SECTION DE TEXTE
# # # # # # #

Posted By JFM On 22 septembre 2007 @ 17:32 In Grandes Ecoles, Autonomie, Universités | Comments Disabled

1- Les universités sont dans des situations extrêmement diverses, s’agissant de la recherche et de la relation aux organismes.

Historiquement le développement de la recherche s’est fait autour des organismes, avec le rôle structurant majeur du CNRS. Celui-ci a investi de façon importante sur un nombre limité de campus universitaires. Douze établissements ont moitié de tous les chercheurs du CNRS[1] [1]. Mais ils sont loin de constituer des ensembles homogènes du point de vue de la nature et de la qualité des équipes.

A l’autre extrême on trouve des établissements dont la création a été tellement soumise à l’accueil de flux nouveaux d’étudiants avec des moyens limités, dans un contexte régional ou local particulier, qu’ils sont avant tout des instruments de formation, avec très peu de recherche compétitive (mis à part quelques individualités). La recherche qui s’y fait prend son sens par rapport à la formation et aussi, dans le meilleur des cas, par rapport à l’économie locale[2] [2].

On trouve toutes les situations intermédiaires, avec notamment des universités moyennes qui ont su favoriser le développement de quelques très bons laboratoires en leur sein, tout en se montrant actives dans la promotion sociale supérieure et la formation professionnalisante.

Il est certain que l’autonomie croissante des universités va encore diversifier le paysage. Mais il faudrait maintenir une certaine fluidité dans le passage d’un établissement à l’autre, dans le périmètre des réseaux scientifiques,…, et éviter de reproduire parmi le universités la hiérarchie sociale figée des grandes écoles.

2- La politique « d’umérisation » généralisée donne un même cadre formel à des réalités totalement différentes. Vers des partenariats différenciés avec le CNRS ?

Si l’on prend l’exemple de l’université Paris-Sud, on peut y dénombrer une vingtaine de laboratoires (principalement de Physique) qui comptent environ 600 chercheurs CNRS et 300 enseignants-chercheurs. Ces laboratoires n’ont d’UMR que le nom. Ils reçoivent l’essentiel de leurs crédits structurels du CNRS et 10 à 15% seulement de la recherche universitaire[3] [3]. Sans parler des contrats de l’ANR, des contrats européens,.., qui représentent un volume considérable. Certes ils bénéficient, de la part de l’Université, de crédits d’infrastructure et de soutien à la formation doctorale, ainsi que des BQR crédits et emplois et du fonds d’intervention. Mais c’est peu de choses et les moyens d’intervention de la Présidence à leur égard restent limités. Disposant de moyens propres importants et de leurs équipes administratives et techniques CNRS, ils se perçoivent comme largement autonomes par rapport aux structures universitaires.

La politique « d’umérisation » généralisée correspond à une époque où le CNRS était vu comme le pivot de la recherche française, sur lequel tout devait s’articuler, en face d’universités faibles mais qui étaient devenues les principaux réservoirs de « main d’œuvre scientifique »[4] [4].

# # # # # # #

LIGNES DE DONNÉES
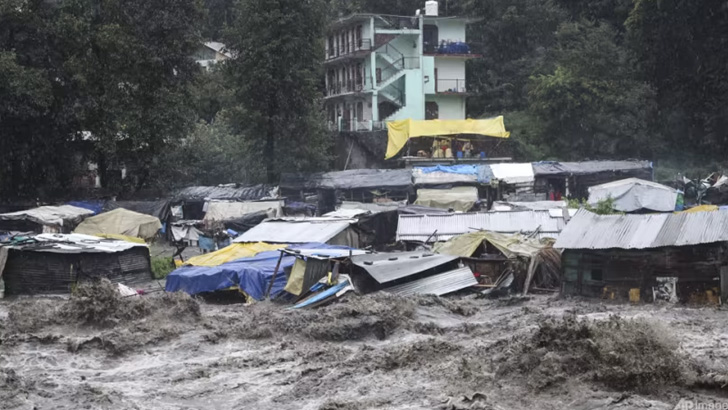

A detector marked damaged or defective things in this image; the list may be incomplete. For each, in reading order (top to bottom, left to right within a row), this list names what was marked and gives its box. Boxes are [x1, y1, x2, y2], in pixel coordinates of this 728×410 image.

damaged structure [556, 210, 724, 302]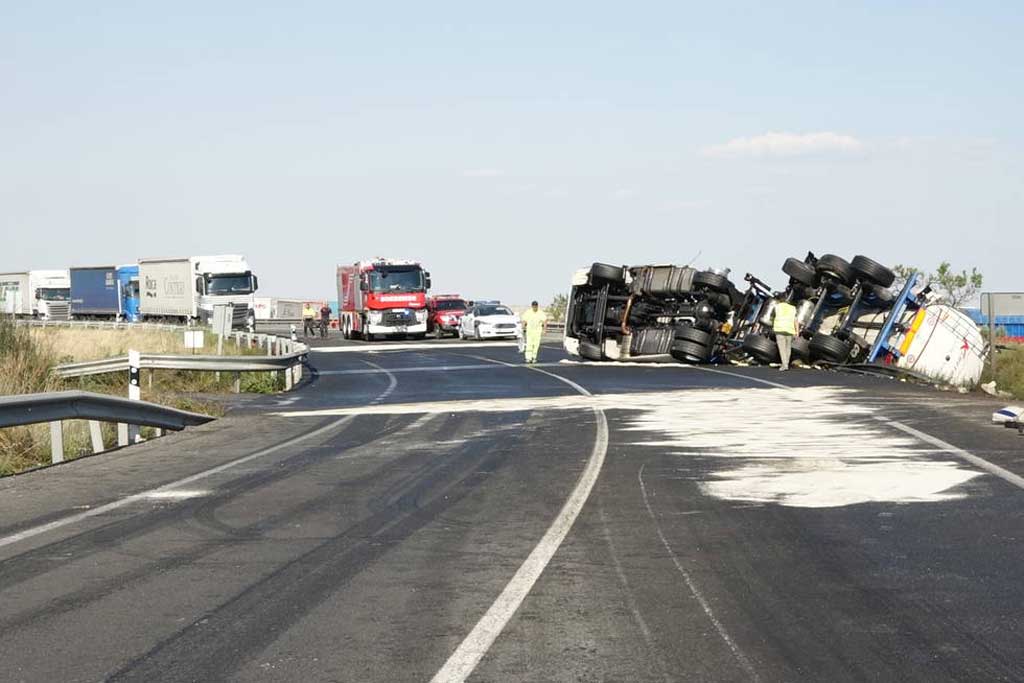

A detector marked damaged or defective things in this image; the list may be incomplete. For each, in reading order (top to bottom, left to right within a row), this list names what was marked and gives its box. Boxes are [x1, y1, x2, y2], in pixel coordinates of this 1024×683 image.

overturned truck [565, 255, 987, 387]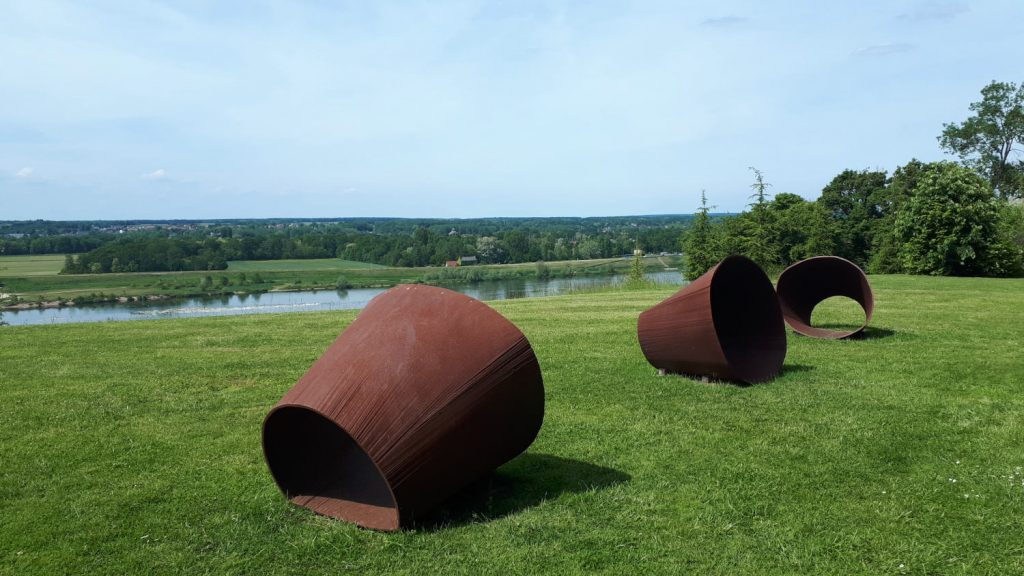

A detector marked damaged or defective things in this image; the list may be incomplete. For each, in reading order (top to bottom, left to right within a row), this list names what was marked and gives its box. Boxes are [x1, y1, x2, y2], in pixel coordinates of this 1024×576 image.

rusted metal sculpture [634, 254, 786, 381]
rusted metal sculpture [774, 254, 872, 338]
rusted metal sculpture [264, 282, 544, 528]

# # # # # # #

CONSIGNE DONNÉE
Donnez, s'il vous plaît, la suite du texte sur les universités et le CNRS, en reprenant après sa dernière phrase. Les enregistrements n'ont aucun rôle ici.

RÉPONSE
Si les universités assument leur autonomie et deviennent plus conformes aux standards internationaux, la situation devrait considérablement changer. Quelles que soient les formes institutionnelles de cette évolution, les universités tendront à devenir des opérateurs de recherche à part entière, et voudront être maîtres de leurs laboratoires et de leurs personnels[5] [5].

On verra d’un côté des laboratoires sous maîtrise du CNRS et des laboratoires sous maîtrise des universités, les premiers étant la « force de frappe » d’une recherche pilotée nationalement, les autres étant subordonnés aux politiques d’établissement.

La logique voudrait que le champ d’action du CNRS, en tant qu’opérateur, se concentre sur les premiers. En ce qui concerne les seconds, on pourrait envisager que leurs personnels chercheurs soient progressivement rattachés aux universités sous la forme de postes d’accueil temporaires[6] [6].

Même si l’on imagine que le CNRS conserve sa structure et ses moyens actuels, les partenariats ne seront pas les mêmes suivant qu’on aura affaire à un laboratoire sous maîtrise du CNRS ou à un laboratoire sous maîtrise de l’université. Dans le premier cas on aurait une véritable collaboration scientifique entre l’organisme et l’université. Dans le second cas il s’agirait pour le CNRS d’un rôle d’agence de moyens (surtout humains).

3- Le rôle du CNRS suivant les disciplines

Le CNRS est beaucoup plus impliqué en Physique et, à un degré moindre, en Chimie que dans les autres disciplines[7] [7]. Ceci est le résultat de l’Histoire plus que le choix d’une stratégie scientifique permanente[8] [8]. On peut se poser plusieurs questions qui renvoient inévitablement à l’évolution future effective du CNRS, mais qu’il est bon d’essayer de formuler dès aujourd’hui.

Cette organisation d’une discipline au sein d’un organisme national centralisé est-elle compatible avec la perspective d’universités réellement autonomes ? Est-elle raisonnable au-delà des grands équipements ? N’est-elle pas génératrice de lourdeurs et de sclérose ? La Physique française a-t-elle une bonne raison d’être organisée différemment de la Physique britannique, par exemple ?

Si l’on s’en tient à la situation actuelle, il est clair que le partenariat du CNRS avec les universités autonomes ne sera pas de même nature pour la Physique que pour d’autres disciplines. Dans les disciplines où le CNRS est peu investi (comme les maths ou l’informatique), les laboratoires seront sous maîtrise des universités, sauf décision volontariste d’ériger quelques labos en instituts nationaux.

4- Quelle évolution des statuts et des recrutements ?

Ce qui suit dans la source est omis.